Flappy Bird enjoyed a meteoric rise to both iOS and Android super stardom, reportedly earning its creator, Vietnamese developer Dong Nguyen, $50,000 a day in ad revenue. The game was installed over ten million times in less than two weeks and instantly generated a rabid following practically as passionate as Star Wars fans. Freeze dried fan, just add flap. The game's popularity, however, caused so many issues for its creator, that he removed the game from both Apple and Android's app stores. Never fear though, we have the APK below.
A bird flaps its wings in Vietnam and causes a tidal wave across the world. In this case the tidal wave was support and a mixture of fandom and hatred. Sadly, both contributed to the demise of the game. Nguyen tweeted recently that the game is for sure a success, but that has ruined his simple life, concluding that he now hates it. There's plenty of us that hate it too, and yet I installed it no less than three times on my Android in two weeks: once on day one, again for an article (I uninstalled it after that first day) and then again when I knew the game was to be taken down – just in case).

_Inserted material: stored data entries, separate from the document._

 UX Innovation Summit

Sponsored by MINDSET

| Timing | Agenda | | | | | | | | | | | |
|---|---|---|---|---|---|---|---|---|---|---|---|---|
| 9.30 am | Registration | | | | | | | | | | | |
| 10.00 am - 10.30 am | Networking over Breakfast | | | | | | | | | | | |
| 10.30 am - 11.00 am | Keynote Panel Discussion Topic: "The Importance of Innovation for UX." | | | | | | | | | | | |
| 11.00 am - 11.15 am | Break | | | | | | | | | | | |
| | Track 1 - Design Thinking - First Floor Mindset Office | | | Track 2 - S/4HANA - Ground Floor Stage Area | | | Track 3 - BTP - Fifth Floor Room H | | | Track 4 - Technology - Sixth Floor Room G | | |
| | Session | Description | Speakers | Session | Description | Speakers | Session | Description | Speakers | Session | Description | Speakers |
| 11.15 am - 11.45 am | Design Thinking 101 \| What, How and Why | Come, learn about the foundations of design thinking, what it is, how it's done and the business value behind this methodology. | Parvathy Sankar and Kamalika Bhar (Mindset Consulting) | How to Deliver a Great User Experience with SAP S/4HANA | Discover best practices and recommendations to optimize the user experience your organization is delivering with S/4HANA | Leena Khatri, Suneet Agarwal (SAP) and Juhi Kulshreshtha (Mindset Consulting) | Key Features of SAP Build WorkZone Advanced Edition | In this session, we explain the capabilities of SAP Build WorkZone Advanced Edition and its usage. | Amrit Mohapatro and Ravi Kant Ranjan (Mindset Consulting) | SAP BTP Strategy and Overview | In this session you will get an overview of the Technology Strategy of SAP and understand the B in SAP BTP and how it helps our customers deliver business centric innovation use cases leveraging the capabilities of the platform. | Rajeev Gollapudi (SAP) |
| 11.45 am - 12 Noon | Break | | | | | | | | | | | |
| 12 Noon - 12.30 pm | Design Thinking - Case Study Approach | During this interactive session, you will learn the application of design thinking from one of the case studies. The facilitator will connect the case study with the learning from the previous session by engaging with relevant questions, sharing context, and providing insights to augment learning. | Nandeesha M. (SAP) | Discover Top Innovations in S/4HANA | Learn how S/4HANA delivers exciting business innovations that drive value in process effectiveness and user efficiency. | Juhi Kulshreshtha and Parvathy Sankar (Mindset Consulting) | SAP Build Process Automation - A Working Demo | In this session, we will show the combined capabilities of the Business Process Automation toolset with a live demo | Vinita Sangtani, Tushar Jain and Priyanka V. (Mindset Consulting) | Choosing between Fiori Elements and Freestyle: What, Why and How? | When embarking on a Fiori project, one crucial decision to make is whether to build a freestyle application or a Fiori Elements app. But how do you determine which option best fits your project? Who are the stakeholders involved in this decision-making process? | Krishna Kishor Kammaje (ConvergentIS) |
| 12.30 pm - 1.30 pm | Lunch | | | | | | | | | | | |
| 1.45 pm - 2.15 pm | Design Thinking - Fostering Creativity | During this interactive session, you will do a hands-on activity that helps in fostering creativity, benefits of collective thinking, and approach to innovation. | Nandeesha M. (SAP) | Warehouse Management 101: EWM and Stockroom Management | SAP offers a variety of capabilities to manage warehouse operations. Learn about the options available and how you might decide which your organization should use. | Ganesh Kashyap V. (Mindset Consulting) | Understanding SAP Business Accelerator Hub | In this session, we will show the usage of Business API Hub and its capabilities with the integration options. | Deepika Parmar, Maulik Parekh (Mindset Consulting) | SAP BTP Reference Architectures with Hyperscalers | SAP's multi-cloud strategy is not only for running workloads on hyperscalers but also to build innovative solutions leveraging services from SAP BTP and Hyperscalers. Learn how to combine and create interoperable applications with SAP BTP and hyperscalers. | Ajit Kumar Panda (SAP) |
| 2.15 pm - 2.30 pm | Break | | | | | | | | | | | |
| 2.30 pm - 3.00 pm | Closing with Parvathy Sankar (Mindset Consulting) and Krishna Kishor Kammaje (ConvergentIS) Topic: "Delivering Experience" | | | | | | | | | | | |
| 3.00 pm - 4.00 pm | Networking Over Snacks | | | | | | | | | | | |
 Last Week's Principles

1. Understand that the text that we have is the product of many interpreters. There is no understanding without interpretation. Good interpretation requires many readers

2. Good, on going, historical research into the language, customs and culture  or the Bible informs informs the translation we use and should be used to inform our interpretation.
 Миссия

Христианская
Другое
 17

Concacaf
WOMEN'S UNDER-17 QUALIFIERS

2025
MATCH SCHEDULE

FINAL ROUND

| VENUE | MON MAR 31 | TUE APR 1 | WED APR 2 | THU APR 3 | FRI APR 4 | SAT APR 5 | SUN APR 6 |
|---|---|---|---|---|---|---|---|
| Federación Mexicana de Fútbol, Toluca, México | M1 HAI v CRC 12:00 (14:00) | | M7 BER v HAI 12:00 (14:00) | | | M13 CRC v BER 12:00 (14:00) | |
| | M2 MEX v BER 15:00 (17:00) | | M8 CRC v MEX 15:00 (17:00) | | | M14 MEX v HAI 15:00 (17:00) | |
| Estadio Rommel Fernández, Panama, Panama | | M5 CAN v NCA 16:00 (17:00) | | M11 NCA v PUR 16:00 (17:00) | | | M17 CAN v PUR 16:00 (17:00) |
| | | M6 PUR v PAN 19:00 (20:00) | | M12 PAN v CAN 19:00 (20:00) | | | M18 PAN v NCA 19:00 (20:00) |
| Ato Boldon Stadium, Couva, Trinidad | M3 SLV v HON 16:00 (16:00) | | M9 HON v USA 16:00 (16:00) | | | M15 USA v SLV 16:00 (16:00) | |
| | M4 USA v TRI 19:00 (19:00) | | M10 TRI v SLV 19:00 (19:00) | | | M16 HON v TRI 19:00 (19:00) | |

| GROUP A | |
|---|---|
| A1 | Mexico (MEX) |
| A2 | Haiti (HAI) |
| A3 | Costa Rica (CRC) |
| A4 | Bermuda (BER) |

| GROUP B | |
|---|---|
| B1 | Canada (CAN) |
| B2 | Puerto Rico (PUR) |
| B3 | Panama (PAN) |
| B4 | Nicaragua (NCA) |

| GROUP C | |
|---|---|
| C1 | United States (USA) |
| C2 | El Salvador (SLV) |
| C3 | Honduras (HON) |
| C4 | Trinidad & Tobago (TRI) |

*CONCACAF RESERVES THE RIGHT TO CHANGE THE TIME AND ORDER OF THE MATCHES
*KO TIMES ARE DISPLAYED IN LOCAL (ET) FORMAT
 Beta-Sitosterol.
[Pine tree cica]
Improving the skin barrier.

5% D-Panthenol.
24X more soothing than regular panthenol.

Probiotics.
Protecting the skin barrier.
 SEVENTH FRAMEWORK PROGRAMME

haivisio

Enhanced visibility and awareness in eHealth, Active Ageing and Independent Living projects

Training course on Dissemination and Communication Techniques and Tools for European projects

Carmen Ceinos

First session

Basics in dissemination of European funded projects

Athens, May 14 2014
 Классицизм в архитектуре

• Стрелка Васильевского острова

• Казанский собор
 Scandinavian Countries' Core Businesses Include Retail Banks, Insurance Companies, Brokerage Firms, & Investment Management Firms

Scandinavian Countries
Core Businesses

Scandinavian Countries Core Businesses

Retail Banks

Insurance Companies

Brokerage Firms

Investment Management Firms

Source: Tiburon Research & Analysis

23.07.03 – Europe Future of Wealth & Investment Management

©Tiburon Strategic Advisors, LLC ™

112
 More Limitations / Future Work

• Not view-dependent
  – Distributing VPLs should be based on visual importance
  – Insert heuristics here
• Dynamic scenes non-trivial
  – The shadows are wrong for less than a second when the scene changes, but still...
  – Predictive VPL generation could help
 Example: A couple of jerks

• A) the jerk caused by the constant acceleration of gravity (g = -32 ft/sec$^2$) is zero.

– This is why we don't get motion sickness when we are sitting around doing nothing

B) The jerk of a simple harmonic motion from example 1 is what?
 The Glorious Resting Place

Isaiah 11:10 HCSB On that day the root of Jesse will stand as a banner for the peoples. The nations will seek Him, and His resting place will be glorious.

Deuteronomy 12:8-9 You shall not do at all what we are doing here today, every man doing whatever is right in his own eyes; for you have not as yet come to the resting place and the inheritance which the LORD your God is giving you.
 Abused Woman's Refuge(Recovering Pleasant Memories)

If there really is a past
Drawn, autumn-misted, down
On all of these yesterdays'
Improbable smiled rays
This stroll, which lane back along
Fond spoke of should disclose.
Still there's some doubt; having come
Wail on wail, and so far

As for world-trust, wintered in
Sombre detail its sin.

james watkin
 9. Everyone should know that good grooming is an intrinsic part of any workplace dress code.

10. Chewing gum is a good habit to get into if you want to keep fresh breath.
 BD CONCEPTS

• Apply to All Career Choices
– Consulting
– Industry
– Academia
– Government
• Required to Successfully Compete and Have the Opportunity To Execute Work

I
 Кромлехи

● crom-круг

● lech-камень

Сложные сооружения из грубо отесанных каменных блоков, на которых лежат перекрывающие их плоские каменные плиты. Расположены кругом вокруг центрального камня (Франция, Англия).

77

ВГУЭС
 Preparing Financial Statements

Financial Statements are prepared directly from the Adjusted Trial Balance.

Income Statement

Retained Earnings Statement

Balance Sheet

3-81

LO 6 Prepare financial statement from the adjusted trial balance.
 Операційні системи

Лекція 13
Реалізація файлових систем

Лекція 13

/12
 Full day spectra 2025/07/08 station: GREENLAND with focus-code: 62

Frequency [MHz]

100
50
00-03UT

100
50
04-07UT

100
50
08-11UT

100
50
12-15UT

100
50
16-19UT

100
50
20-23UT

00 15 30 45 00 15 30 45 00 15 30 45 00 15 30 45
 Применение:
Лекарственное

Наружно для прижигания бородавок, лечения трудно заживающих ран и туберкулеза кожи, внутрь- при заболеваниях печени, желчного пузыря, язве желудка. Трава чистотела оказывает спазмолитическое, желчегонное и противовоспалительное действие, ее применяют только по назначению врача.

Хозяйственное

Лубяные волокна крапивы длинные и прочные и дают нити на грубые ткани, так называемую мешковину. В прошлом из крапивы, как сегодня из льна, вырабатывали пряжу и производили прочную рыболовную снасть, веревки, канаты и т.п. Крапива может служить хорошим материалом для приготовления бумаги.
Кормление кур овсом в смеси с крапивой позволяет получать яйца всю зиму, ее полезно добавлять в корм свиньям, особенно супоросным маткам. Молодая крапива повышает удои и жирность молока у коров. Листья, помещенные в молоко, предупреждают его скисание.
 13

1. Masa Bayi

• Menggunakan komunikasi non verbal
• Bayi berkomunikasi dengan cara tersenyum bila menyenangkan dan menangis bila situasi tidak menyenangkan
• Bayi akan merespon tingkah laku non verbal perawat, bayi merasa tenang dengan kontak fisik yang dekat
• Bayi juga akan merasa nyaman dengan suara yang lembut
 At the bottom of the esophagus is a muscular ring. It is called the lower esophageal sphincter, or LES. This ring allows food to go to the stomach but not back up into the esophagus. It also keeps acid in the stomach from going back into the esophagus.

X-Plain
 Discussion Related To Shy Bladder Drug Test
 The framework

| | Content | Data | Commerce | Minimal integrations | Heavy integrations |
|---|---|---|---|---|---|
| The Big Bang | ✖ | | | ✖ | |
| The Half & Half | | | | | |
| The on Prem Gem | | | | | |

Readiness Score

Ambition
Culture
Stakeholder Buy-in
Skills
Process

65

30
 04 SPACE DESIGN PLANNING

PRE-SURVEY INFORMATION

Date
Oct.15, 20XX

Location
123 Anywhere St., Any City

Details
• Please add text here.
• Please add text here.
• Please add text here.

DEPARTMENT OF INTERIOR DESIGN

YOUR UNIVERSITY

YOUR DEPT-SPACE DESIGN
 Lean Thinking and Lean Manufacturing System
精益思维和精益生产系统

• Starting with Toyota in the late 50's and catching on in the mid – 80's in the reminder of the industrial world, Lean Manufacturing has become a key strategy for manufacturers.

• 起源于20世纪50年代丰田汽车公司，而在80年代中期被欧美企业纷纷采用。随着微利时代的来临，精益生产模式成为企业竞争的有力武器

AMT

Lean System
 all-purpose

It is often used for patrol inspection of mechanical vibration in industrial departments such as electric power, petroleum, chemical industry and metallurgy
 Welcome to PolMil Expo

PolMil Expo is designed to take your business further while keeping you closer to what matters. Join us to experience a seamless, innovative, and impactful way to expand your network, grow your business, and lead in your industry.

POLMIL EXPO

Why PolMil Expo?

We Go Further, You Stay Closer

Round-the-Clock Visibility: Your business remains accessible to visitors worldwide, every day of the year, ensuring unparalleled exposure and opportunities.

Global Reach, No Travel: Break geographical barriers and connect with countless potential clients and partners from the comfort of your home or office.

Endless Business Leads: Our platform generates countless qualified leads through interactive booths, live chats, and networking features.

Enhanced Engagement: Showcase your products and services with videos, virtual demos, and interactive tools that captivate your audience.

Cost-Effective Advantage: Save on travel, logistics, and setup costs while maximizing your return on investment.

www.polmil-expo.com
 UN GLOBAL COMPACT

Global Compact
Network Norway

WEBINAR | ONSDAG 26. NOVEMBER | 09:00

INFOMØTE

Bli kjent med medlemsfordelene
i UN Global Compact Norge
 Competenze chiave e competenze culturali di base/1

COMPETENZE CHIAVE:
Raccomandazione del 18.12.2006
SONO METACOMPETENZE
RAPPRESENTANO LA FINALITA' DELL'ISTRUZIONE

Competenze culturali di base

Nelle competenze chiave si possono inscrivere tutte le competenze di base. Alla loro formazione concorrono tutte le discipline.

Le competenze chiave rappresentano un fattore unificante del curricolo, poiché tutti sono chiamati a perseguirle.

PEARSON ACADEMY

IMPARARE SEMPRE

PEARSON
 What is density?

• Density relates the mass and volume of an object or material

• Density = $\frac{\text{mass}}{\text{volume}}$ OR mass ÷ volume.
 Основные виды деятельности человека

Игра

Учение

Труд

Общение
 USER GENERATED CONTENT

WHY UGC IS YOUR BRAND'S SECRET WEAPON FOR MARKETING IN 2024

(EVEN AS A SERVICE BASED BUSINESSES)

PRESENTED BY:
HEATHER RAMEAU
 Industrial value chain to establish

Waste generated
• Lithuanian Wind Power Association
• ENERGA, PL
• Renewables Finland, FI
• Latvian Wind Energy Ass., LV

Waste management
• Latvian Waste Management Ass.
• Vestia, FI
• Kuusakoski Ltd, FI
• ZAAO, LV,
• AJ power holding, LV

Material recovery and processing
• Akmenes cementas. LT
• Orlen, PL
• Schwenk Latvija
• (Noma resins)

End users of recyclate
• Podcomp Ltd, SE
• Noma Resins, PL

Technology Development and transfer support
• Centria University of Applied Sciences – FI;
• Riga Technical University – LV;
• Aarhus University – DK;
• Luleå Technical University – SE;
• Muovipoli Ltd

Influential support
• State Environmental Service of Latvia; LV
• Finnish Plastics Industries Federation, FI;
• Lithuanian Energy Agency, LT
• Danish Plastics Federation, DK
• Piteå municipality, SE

There are dozens of Flappy Bird clones in the Play Store already, and now that the king is dead there will be even more pretenders to the throne. Many of those clones have cleverly added 'not Flappy Bird' to their title simply to cash in by association (not to mention blatantly ripping off the 'original'). As several commentators have noted on Twitter, Nguyen is either a PR genius or a fool. One commenter noted that by ditching the game he has bought himself something invaluable: attention to his next act. Plus the free publicity for his existing games. And the fact that now, the whole world knows his name, not just Flappy Bird's.
I can call 'Flappy Bird' is a success of mine. But it also ruins my simple life. So now I hate it.
— Dong Nguyen (@dongatory) February 8, 2014
The life span of the game, which strangely mirrored the experience of the game itself, is over. It came, we obsessed, we laughed, we cried, we uninstalled, we reinstalled. And then the honeymoon ended. As Marques Brownlee stated in response to its removal: 'Global productivity up 800%'. Perhaps Flappy Bird was only ever going to be popular for a short time: a flash in the pan, a flap of a Hummingbird's wings. But its legacy will carry on in the dozens of clones it spawned, the internet furore over its impact and removal, and the fascinating awareness of what I will forever now call the Flappy Bird Effect.
Did you get caught up in the Flappy Bird effect? Why do you think the game was so popular, so fast?